→ **BRIEF 1**: Set down verbatim the passage of the article on Berkshire County second-home owners that begins with the words containing "Less well-known are" and ends with "of the moderator.".

____________

Second-class citizens no longer: Berkshire second-home owners eye greater involvement, voting rights
Stockbridge — Charles Atlas called it “dynamic tension”: the pitting of muscle against muscle in an effort to gain strength. That very phrase might also describe the relationship between Berkshire County natives — or those who have lived here for decades — and the county’s second-home owners.
Much is made about the thriving tourism and nonprofit sectors that drive the region’s economy. A 2009 study by Williams College economics professor Stephen Sheppard found that the nonprofit sector was generating $1.9 billion in the Berkshire County economy every year and employing more than a third of its workforce. By 2012, that figure had risen to $2.4 billion from the nearly 375 Berkshire County nonprofits, including visitor impact generated by nonprofit expenditures.
Less well-known are the culture and economics surrounding Berkshire County’s second-home owners — a group whose interests and spending habits sometimes overlap with the tourism sector, but whose collective power and influence locally are even stronger than you might think.
Second-home owners have no voting rights in Massachusetts, so their influence in state and local affairs is necessarily limited. They certainly are permitted to attend town meetings and, in most towns, are allowed to speak at the discretion of the moderator.
Many natives embrace the second-home owners, also known in some circles as “weekenders” or “part-timers.” They pay taxes on mostly expensive properties but demand little in the way of services.

____________

→ **BRIEF 2**: Report each line of the records below in which the word "helmet" appears.

____________

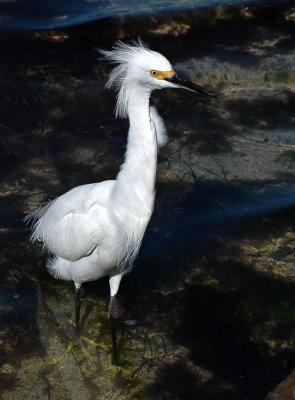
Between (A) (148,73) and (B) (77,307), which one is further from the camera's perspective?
(B) (77,307)

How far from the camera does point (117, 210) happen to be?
4.22 m

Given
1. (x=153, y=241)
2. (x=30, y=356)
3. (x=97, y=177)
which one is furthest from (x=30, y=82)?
(x=30, y=356)

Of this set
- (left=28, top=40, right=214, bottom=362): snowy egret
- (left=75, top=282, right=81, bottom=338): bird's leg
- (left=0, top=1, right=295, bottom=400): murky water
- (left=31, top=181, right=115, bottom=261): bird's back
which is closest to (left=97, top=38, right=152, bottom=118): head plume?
(left=28, top=40, right=214, bottom=362): snowy egret

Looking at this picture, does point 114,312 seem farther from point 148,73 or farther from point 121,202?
point 148,73

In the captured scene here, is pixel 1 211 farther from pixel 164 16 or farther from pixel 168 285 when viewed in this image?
pixel 164 16

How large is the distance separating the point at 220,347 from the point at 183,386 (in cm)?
39

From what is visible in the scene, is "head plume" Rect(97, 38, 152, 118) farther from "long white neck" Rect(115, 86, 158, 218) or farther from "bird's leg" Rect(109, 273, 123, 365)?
"bird's leg" Rect(109, 273, 123, 365)

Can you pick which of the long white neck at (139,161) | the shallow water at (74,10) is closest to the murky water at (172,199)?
the shallow water at (74,10)

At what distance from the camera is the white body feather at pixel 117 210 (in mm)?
4016

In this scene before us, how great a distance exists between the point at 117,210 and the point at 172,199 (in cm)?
170

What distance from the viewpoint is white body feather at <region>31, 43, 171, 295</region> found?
158 inches

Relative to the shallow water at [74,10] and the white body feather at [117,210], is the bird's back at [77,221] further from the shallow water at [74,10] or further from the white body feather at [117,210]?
the shallow water at [74,10]

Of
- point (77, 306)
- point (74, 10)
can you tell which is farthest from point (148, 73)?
point (74, 10)

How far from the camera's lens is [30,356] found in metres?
4.58
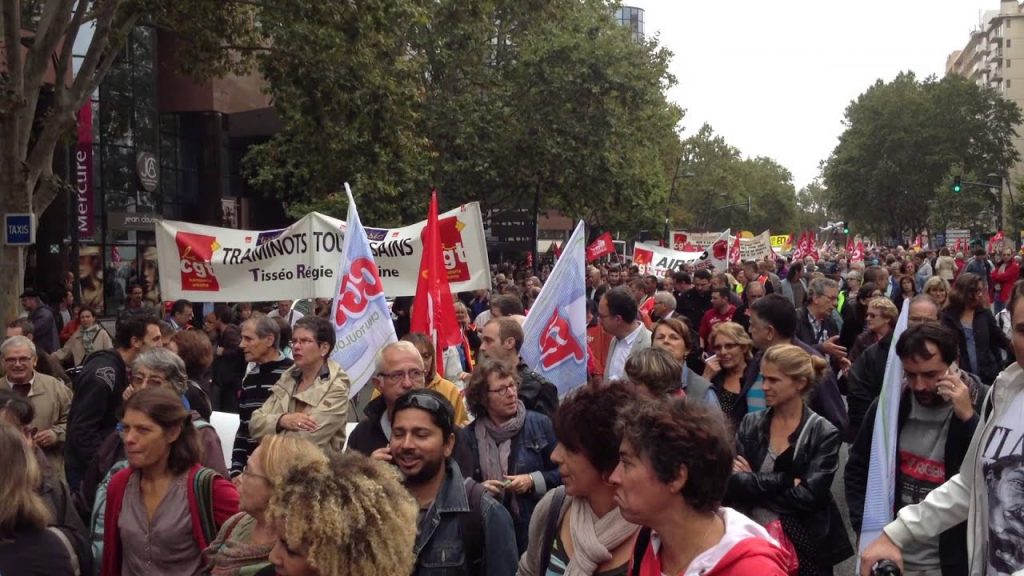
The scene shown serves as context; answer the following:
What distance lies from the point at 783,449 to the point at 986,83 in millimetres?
144222

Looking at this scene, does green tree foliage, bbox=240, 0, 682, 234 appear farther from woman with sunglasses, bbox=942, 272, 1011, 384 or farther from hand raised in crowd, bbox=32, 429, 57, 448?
hand raised in crowd, bbox=32, 429, 57, 448

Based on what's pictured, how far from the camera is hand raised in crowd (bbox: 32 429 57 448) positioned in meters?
6.57

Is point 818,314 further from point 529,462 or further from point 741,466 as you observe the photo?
point 529,462

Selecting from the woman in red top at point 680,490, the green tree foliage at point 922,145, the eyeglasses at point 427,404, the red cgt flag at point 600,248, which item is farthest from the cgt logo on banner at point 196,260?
the green tree foliage at point 922,145

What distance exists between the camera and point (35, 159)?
48.9ft

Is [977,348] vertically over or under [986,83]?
under

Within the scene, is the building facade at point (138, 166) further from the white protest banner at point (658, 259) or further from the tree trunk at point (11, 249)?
the white protest banner at point (658, 259)

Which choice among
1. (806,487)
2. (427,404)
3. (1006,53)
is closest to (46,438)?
(427,404)

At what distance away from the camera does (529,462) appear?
5.17 metres

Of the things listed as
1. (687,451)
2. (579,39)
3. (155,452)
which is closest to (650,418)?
(687,451)

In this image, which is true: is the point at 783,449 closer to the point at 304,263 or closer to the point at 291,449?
the point at 291,449

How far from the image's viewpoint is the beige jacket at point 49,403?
6961mm

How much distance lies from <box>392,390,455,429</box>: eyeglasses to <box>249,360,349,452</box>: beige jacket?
1772 mm

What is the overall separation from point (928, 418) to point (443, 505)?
2209 millimetres
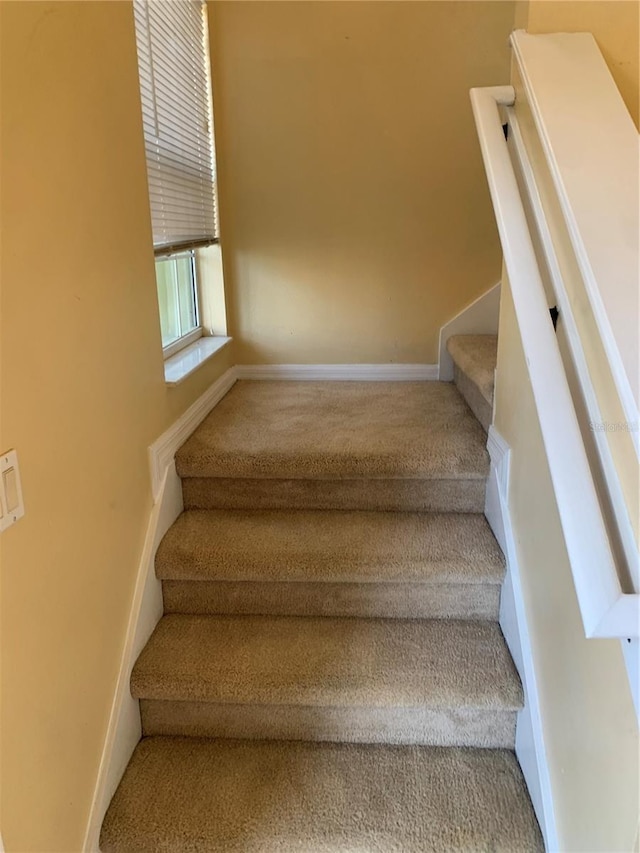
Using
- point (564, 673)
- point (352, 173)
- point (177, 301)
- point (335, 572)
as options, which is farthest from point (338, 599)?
point (352, 173)

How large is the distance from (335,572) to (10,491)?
0.85 meters

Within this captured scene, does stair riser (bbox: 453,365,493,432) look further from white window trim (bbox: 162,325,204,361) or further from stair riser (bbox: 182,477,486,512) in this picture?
white window trim (bbox: 162,325,204,361)

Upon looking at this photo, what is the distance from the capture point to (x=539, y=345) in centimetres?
99

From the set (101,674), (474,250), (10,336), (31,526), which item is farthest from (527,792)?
(474,250)

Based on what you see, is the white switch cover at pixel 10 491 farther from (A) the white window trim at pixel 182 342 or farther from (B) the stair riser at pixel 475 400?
(B) the stair riser at pixel 475 400

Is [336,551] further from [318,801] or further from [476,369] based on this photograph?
[476,369]

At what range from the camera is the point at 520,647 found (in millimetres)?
1396

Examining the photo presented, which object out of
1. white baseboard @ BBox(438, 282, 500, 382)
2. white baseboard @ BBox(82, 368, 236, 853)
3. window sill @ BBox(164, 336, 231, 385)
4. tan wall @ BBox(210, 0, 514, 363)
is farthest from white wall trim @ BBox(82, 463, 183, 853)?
white baseboard @ BBox(438, 282, 500, 382)

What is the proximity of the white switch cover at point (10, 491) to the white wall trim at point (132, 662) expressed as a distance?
58cm

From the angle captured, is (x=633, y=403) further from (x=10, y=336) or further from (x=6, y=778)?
(x=6, y=778)

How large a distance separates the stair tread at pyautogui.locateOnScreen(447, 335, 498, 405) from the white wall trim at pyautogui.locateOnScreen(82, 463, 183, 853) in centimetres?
94

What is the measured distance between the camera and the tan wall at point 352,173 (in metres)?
2.35

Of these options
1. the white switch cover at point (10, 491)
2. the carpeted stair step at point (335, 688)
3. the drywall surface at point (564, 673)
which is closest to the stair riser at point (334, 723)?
the carpeted stair step at point (335, 688)

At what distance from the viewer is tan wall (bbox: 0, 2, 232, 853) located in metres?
0.97
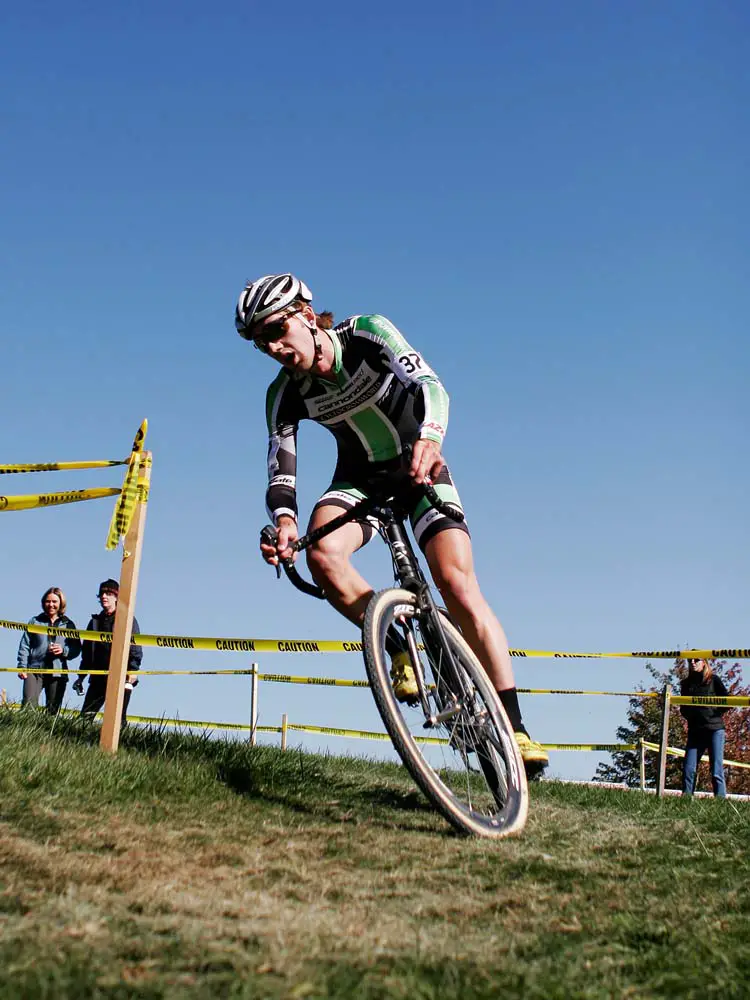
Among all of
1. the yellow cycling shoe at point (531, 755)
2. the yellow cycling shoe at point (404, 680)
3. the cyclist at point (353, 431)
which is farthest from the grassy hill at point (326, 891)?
the cyclist at point (353, 431)

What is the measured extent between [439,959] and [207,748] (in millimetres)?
3809

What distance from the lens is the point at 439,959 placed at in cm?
236

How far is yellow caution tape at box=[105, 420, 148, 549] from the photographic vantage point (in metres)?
6.20

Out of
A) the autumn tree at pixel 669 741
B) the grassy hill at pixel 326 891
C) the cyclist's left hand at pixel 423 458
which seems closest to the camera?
the grassy hill at pixel 326 891

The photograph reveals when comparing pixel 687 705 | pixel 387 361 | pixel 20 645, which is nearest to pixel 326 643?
pixel 20 645

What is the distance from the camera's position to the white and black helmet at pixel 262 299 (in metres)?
4.44

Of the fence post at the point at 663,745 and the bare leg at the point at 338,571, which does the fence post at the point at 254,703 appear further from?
the bare leg at the point at 338,571

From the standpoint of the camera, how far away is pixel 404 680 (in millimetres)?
4281

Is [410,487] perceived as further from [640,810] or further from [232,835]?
[640,810]

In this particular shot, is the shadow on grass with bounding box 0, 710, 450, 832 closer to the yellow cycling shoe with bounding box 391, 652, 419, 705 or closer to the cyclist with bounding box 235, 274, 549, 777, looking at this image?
the yellow cycling shoe with bounding box 391, 652, 419, 705

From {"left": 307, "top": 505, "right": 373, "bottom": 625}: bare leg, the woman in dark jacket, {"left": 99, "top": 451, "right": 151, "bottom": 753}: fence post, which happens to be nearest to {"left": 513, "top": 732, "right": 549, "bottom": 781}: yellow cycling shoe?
{"left": 307, "top": 505, "right": 373, "bottom": 625}: bare leg

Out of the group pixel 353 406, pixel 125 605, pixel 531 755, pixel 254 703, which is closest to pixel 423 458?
pixel 353 406

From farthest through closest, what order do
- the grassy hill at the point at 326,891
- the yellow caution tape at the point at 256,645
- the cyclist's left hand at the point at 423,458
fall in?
the yellow caution tape at the point at 256,645, the cyclist's left hand at the point at 423,458, the grassy hill at the point at 326,891

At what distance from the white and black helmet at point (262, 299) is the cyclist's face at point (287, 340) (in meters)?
0.05
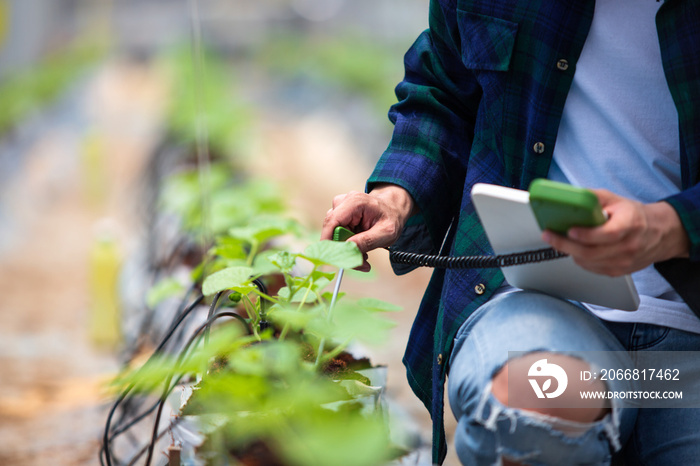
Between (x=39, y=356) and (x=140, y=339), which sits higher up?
(x=140, y=339)

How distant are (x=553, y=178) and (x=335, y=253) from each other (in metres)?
0.29

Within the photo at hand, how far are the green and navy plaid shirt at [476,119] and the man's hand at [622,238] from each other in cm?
3

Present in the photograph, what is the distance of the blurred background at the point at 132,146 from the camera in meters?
1.89

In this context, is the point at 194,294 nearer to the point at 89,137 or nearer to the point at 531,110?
the point at 531,110

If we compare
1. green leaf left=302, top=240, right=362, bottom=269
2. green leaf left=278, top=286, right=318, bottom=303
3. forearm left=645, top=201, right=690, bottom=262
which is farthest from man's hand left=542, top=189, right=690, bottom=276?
green leaf left=278, top=286, right=318, bottom=303

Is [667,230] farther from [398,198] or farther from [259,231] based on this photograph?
[259,231]

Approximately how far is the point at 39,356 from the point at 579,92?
2.00 metres

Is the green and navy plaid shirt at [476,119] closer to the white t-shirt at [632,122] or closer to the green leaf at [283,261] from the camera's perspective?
the white t-shirt at [632,122]

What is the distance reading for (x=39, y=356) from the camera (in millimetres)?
2170

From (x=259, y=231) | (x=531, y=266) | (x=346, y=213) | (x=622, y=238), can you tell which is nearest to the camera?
(x=622, y=238)

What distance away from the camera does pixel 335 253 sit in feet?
2.36

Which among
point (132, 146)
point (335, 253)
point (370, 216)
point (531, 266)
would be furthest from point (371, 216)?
point (132, 146)

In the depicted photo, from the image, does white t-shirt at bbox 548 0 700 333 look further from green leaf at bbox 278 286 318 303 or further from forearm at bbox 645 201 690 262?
green leaf at bbox 278 286 318 303

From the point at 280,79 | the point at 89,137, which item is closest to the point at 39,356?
the point at 89,137
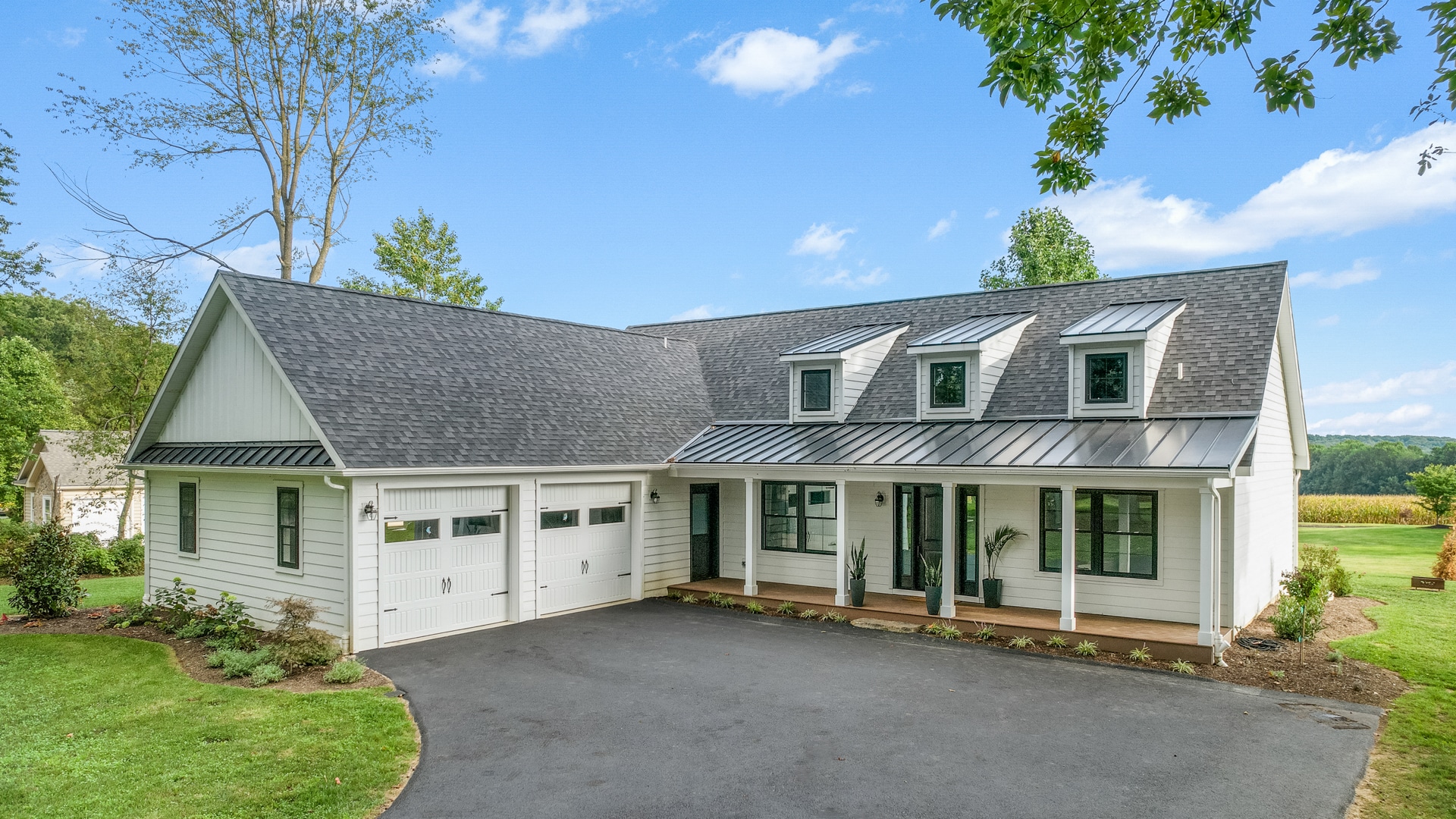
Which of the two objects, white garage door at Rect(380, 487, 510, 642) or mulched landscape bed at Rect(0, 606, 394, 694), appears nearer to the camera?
mulched landscape bed at Rect(0, 606, 394, 694)

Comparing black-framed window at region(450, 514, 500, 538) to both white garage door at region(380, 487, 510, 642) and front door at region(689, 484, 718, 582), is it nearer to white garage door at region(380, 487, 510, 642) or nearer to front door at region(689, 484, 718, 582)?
white garage door at region(380, 487, 510, 642)

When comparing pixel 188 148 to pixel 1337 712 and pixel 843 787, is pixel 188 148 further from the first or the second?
pixel 1337 712

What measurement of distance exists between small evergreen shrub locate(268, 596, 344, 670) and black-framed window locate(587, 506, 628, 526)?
4.82 meters

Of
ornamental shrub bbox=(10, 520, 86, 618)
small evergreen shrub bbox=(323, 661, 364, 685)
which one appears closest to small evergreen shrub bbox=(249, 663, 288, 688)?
small evergreen shrub bbox=(323, 661, 364, 685)

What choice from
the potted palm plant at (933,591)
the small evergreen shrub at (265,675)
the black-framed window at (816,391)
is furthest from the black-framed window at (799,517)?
the small evergreen shrub at (265,675)

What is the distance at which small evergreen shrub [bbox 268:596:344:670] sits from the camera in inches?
398

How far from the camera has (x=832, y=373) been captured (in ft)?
53.1

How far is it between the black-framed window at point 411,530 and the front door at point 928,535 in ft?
25.7

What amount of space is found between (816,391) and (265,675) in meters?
10.6

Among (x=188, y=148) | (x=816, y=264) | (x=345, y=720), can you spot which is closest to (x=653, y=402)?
(x=345, y=720)

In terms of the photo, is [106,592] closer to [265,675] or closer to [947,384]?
[265,675]

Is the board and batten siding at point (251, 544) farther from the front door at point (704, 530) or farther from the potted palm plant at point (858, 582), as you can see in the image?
the potted palm plant at point (858, 582)

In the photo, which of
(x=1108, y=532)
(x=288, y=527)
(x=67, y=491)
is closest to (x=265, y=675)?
(x=288, y=527)

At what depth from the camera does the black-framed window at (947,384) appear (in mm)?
14695
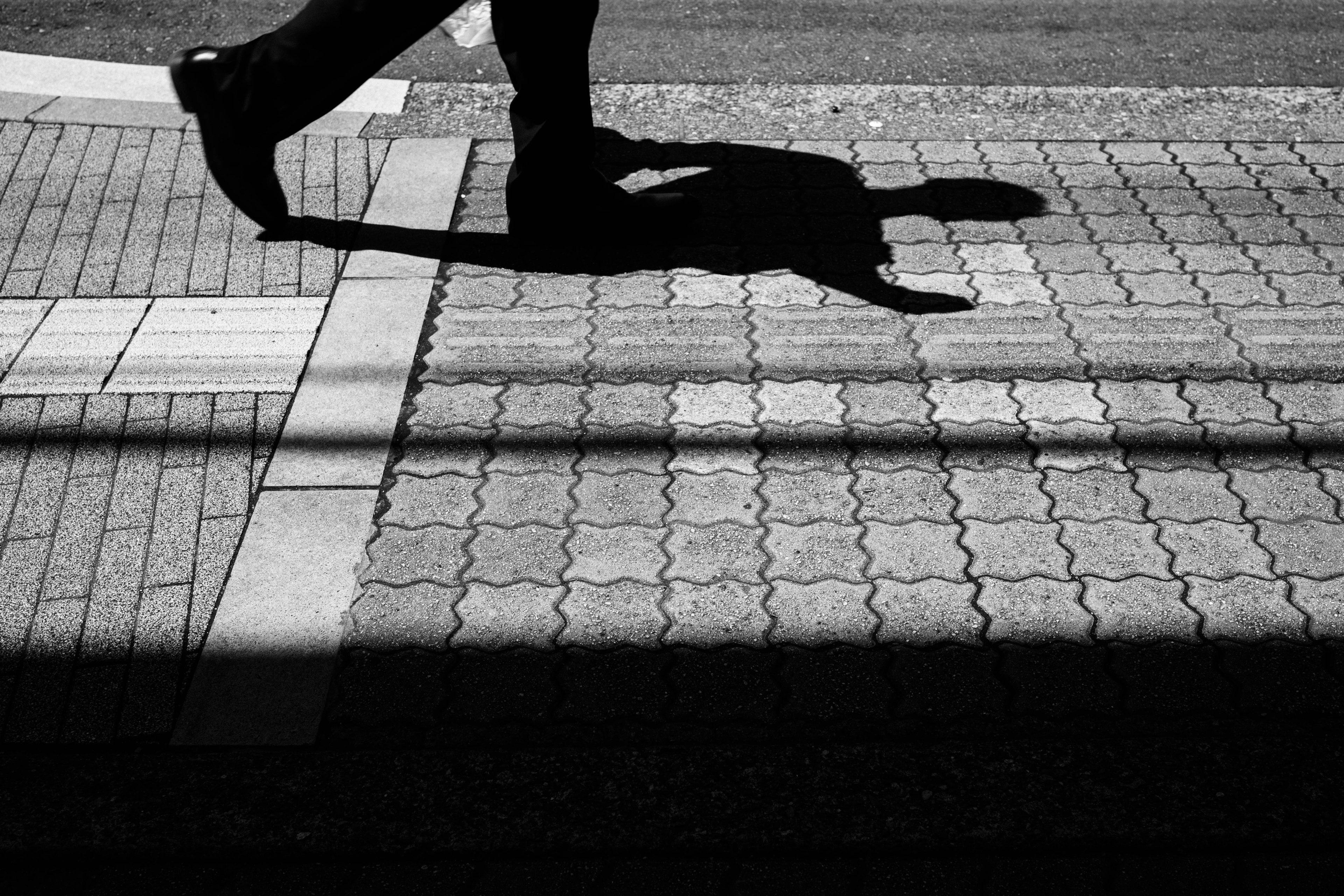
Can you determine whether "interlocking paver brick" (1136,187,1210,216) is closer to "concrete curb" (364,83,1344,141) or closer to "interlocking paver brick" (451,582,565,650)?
"concrete curb" (364,83,1344,141)

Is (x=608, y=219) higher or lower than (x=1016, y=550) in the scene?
higher

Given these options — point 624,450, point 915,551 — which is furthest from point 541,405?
point 915,551

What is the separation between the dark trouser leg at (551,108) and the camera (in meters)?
4.22

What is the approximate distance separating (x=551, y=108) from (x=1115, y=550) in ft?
7.49

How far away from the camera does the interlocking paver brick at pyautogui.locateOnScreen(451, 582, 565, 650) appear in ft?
10.3

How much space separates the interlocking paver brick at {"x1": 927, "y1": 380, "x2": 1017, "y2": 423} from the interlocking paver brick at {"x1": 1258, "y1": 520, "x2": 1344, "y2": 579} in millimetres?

____________

→ **OUTPUT 1**:
Less well-known are the culture and economics surrounding Berkshire County’s second-home owners — a group whose interests and spending habits sometimes overlap with the tourism sector, but whose collective power and influence locally are even stronger than you might think.
Second-home owners have no voting rights in Massachusetts, so their influence in state and local affairs is necessarily limited. They certainly are permitted to attend town meetings and, in most towns, are allowed to speak at the discretion of the moderator.

→ **OUTPUT 2**:
What is the distance from the camera's position to the white and black helmet at pixel 262 299 (in metres)?
At what distance from the white and black helmet at point (262, 299) is the cyclist's face at point (287, 340) (in meters)?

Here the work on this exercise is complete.